Harnessing the Muse

We have all experienced those fleeting moments of intense inspiration when the vibrancy of our ideas overwhelms us. We frantically scratch pen to paper, afraid we will only be gifted with milliseconds of such potent creativity. And then, like appreciating the passing smell of damp earth in Spring, or the brief sensation of warm sun through the window on a cold January day, it is gone. The richness of the fertile soil is replaced by the annoying sensation of dirty water in our shoes. The warm sun disappears exposing the frigid reality of frozen mud and old snow. If only we could have held that moment in our minds for a little longer. What other revelations would find us worthy of exploration?

For someone who believes that creativity is a form of religious experience—a way to encounter the divine spark that fuels the fire in our bellies—harnessing such moments is of paramount importance. But we must have tools to do so. The most powerful of these are belief, value, and joy.

Belief: Are you special? Do you deserve to be creative? Do you deserve to be an artist?

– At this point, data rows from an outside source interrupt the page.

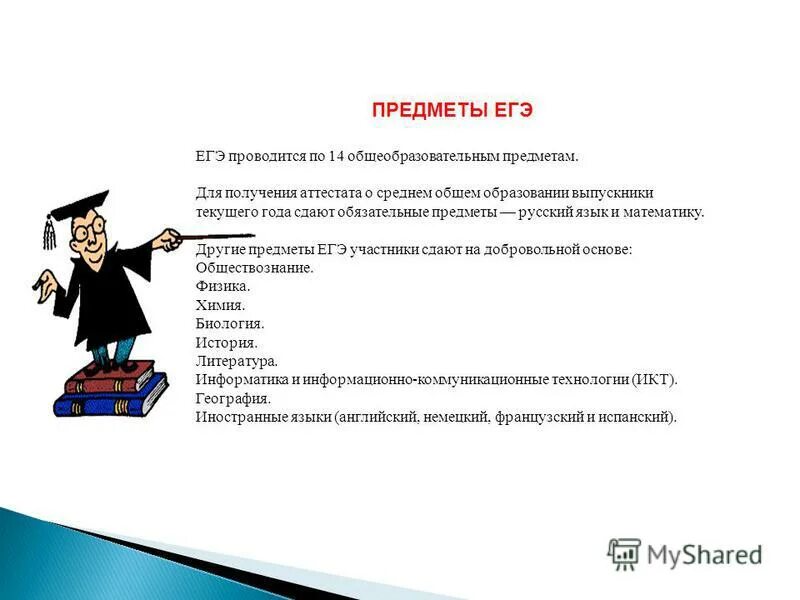 ПРЕДМЕТЫ ЕГЭ

ЕГЭ проводится по 14 общеобразовательным предметам.

Для получения аттестата о среднем общем образовании выпускники текущего года сдают обязательные предметы — русский язык и математику.

Другие предметы ЕГЭ участники сдают на добровольной основе:
Обществознание.
Физика.
Химия.
Биология.
История.
Литература.
Информатика и информационно-коммуникационные технологии (ИКТ).
География.
Иностранные языки (английский, немецкий, французский и испанский).

MyShared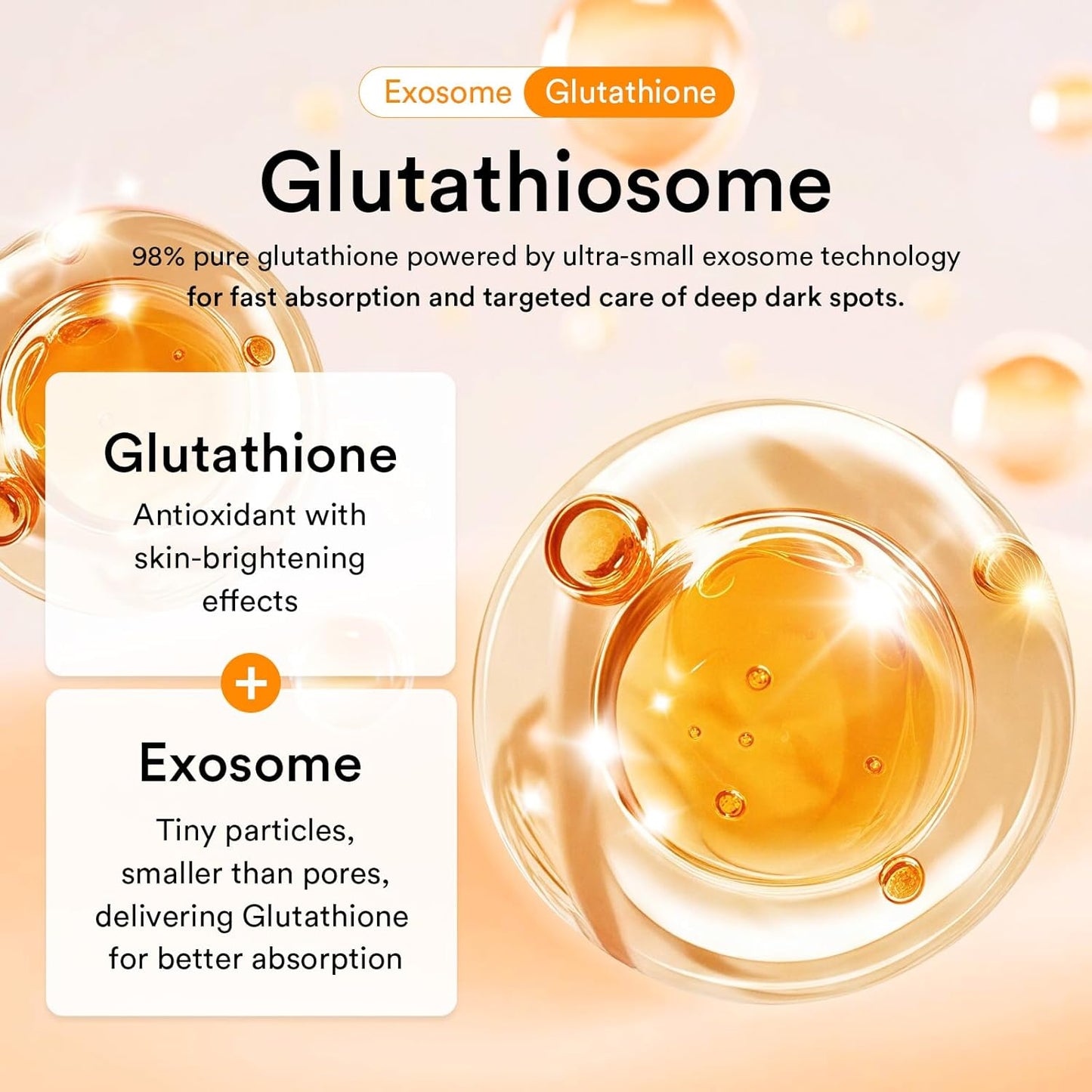 Exosome Glutathione

Glutathiosome

98% pure glutathione powered by ultra-small exosome technology for fast absorption and targeted care of deep dark spots.

Glutathione

Antioxidant with skin-brightening effects

+

Exosome

Tiny particles, smaller than pores, delivering Glutathione for better absorption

The moment you answer “no” is the moment you suffer a little death—the child within gives up its last breath. These are not questions that matter. The question that matters is, “What are you?” And if you answer, “I am a creative entity,” you must believe it.

Value: Inherent within any successful undertaking is the knowledge that effort is subordinate to purpose. If what we do has no value it subtracts from our integrity.  Commit yourself to a task devoid of value and you are doomed to reach a moment of self-realized purposelessness. This cannot be. You must know, deeply and resolutely, that what you do matters. If you do not believe you are being gifted with an idea worth sharing the muse will not return.

Joy: Creation is an act of joy; destruction is an act of despair. Joy fuels productivity; self-doubt fuels inactivity. When a child plays there is no effort and no hesitation. It is simply play. What a powerful substance courses through their veins. If creativity and play co-exist within us what possibilities cannot be made practical?

What we experience in those rapturous moments is a confluence of these three sensations. We believe that we deserve to be creative; we believe that the product of our creation has value; and we feel joy. In the end we realize that the muse doesn’t exist. It is just us, alone, with our perception.  If we can appreciate these moments with such awareness perhaps they will be less transient.